## To do
Put every line of the material below into a Markdown table with the columns Row and Line, numbering each row and skipping blank lines. Leave the pictures out of the table.

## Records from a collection

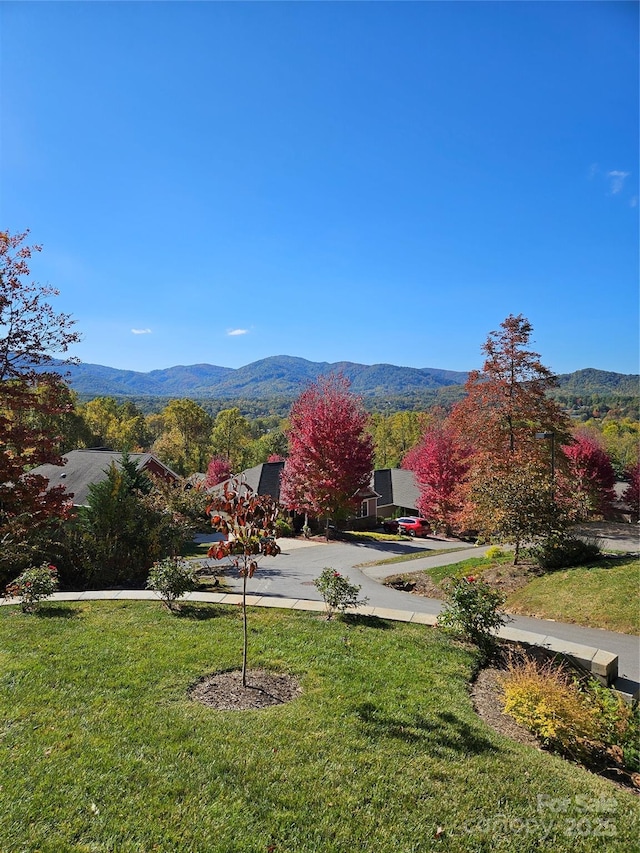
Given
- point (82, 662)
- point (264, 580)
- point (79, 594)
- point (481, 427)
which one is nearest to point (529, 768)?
point (82, 662)

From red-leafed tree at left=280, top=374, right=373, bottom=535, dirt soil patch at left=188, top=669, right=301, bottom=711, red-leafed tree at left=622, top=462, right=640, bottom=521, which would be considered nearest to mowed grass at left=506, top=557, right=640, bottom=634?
dirt soil patch at left=188, top=669, right=301, bottom=711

## Solution for this exercise
| Row | Line |
|---|---|
| 1 | Given |
| 2 | - point (82, 662) |
| 3 | - point (264, 580) |
| 4 | - point (79, 594) |
| 5 | - point (481, 427) |
| 6 | which one is nearest to point (529, 768)? |
| 7 | point (82, 662) |
| 8 | From red-leafed tree at left=280, top=374, right=373, bottom=535, dirt soil patch at left=188, top=669, right=301, bottom=711, red-leafed tree at left=622, top=462, right=640, bottom=521, which would be considered nearest to mowed grass at left=506, top=557, right=640, bottom=634? |
| 9 | dirt soil patch at left=188, top=669, right=301, bottom=711 |